Benenne in allen folgenden Zeilen „sheer tulle sleeve“ in „lace sleeve“ um und gib die Zeilen sonst unverändert wieder. Lass die Bilder in deiner Antwort weg.

Datenzeilen:
********
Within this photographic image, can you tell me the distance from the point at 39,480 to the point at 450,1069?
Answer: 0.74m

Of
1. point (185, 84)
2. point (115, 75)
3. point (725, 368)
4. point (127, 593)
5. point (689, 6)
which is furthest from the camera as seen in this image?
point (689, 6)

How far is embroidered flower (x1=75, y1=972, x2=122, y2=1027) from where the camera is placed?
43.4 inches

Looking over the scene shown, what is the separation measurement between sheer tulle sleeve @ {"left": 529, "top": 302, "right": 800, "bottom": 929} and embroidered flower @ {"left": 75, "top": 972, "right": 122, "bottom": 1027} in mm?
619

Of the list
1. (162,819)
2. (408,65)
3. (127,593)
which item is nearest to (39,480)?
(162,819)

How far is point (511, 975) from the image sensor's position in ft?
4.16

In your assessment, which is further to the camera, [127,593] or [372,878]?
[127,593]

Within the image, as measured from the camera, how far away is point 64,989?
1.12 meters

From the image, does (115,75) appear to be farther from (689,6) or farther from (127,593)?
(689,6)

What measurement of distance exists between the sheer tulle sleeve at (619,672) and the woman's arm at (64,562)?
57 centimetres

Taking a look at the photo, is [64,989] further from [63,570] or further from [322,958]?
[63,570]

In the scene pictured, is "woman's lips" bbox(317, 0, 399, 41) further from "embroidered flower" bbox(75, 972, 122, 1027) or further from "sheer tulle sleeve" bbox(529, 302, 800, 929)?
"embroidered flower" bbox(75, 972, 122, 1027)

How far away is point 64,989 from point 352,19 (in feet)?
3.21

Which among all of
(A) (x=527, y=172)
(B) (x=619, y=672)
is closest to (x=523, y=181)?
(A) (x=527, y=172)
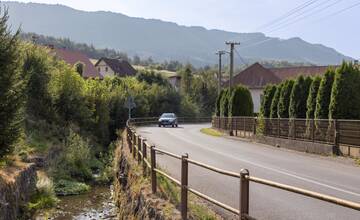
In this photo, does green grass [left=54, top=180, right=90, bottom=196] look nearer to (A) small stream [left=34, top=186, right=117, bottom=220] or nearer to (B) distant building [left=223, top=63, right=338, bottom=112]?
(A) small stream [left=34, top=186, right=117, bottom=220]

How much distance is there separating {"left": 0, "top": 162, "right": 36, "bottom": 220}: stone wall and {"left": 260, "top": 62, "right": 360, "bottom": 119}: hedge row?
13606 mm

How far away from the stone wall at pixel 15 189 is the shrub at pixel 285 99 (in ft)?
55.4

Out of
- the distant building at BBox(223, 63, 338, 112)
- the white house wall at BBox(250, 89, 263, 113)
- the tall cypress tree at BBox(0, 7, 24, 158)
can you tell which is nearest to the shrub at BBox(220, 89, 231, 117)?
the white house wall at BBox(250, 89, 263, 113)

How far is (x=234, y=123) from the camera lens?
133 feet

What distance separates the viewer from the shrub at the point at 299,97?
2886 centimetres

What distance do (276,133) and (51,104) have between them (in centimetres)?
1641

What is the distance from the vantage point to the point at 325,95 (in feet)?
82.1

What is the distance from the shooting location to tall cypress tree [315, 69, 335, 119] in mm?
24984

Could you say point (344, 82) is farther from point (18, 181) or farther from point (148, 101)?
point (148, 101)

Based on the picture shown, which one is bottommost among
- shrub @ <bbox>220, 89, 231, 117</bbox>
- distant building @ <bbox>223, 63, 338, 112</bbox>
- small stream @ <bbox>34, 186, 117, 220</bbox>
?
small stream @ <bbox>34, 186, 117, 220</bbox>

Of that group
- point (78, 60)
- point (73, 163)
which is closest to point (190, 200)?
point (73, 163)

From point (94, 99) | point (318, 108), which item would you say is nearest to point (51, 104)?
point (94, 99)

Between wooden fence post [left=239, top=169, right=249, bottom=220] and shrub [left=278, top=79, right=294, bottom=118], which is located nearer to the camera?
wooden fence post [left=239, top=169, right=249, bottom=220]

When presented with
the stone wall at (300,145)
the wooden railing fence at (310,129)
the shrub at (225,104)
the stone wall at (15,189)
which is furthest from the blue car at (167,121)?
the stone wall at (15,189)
********
• **SCHRIFTLICHE ANTWORT**:
Within this photographic image, can you tell me the distance from the point at 39,480 to the point at 450,1069?
Answer: 0.74m

Of
1. point (185, 84)
2. point (115, 75)
3. point (725, 368)
4. point (127, 593)
5. point (689, 6)
which is furthest from the camera as seen in this image?
point (689, 6)

How far is embroidered flower (x1=75, y1=972, x2=122, y2=1027) from where the camera is placed?
43.4 inches

Looking over the scene shown, what is the separation measurement between lace sleeve @ {"left": 529, "top": 302, "right": 800, "bottom": 929} and embroidered flower @ {"left": 75, "top": 972, "right": 122, "bottom": 1027} in mm?
619

Of the list
1. (162,819)
2. (408,65)
3. (127,593)
which item is nearest to (39,480)?
(162,819)

How far is point (511, 975) from the image sensor's position in ft?
4.16

In your assessment, which is further to the camera, [127,593] or [372,878]?
[127,593]

Within the image, as measured from the camera, how far away is point 64,989?
1.12 meters

From the image, does (115,75) appear to be farther from (689,6) or farther from (127,593)?
(689,6)

What measurement of distance exists between the lace sleeve at (619,672) and the woman's arm at (64,562)?
57 centimetres

Taking a look at the photo, is [64,989] further from [63,570] or further from [322,958]?
[63,570]

In the scene pictured, is "woman's lips" bbox(317, 0, 399, 41) further from "embroidered flower" bbox(75, 972, 122, 1027) or further from "lace sleeve" bbox(529, 302, 800, 929)?
"embroidered flower" bbox(75, 972, 122, 1027)

How far away is point 64,989 from point 352,19 (in feet)?
3.21

Which among all of
(A) (x=527, y=172)
(B) (x=619, y=672)
is closest to (x=523, y=181)?
(A) (x=527, y=172)
In this photo, does green grass [left=54, top=180, right=90, bottom=196] look nearer to (A) small stream [left=34, top=186, right=117, bottom=220] or nearer to (B) distant building [left=223, top=63, right=338, bottom=112]?
(A) small stream [left=34, top=186, right=117, bottom=220]

How much distance is there separating {"left": 0, "top": 162, "right": 36, "bottom": 220}: stone wall and {"left": 260, "top": 62, "right": 360, "bottom": 119}: hedge row?
13606 mm

How far away from the stone wall at pixel 15 189 is the shrub at pixel 285 99 (in ft)?
55.4

Out of
- the distant building at BBox(223, 63, 338, 112)
- the white house wall at BBox(250, 89, 263, 113)
- the tall cypress tree at BBox(0, 7, 24, 158)
can you tell which is nearest to the shrub at BBox(220, 89, 231, 117)?
the white house wall at BBox(250, 89, 263, 113)

How far is (x=234, y=123) from the camera lens?
133 feet

What distance separates the viewer from the shrub at the point at 299,97?
2886 centimetres

What distance do (276,133) and (51,104) have between them (in centimetres)?
1641

What is the distance from the vantage point to the point at 325,95 (in feet)?
82.1

What is the distance from the shooting location to tall cypress tree [315, 69, 335, 119] in mm?
24984

Could you say point (344, 82) is farther from point (18, 181) or farther from point (148, 101)?
point (148, 101)

Based on the picture shown, which one is bottommost among
- shrub @ <bbox>220, 89, 231, 117</bbox>
- distant building @ <bbox>223, 63, 338, 112</bbox>
- small stream @ <bbox>34, 186, 117, 220</bbox>
?
small stream @ <bbox>34, 186, 117, 220</bbox>

Of that group
- point (78, 60)
- point (73, 163)
which is closest to point (190, 200)?
point (73, 163)

From point (94, 99) | point (318, 108), which item would you say is nearest to point (51, 104)?
point (94, 99)

Between wooden fence post [left=239, top=169, right=249, bottom=220] and shrub [left=278, top=79, right=294, bottom=118], which is located nearer to the camera?
wooden fence post [left=239, top=169, right=249, bottom=220]

When presented with
the stone wall at (300,145)
the wooden railing fence at (310,129)
the shrub at (225,104)
the stone wall at (15,189)
which is furthest from the blue car at (167,121)?
the stone wall at (15,189)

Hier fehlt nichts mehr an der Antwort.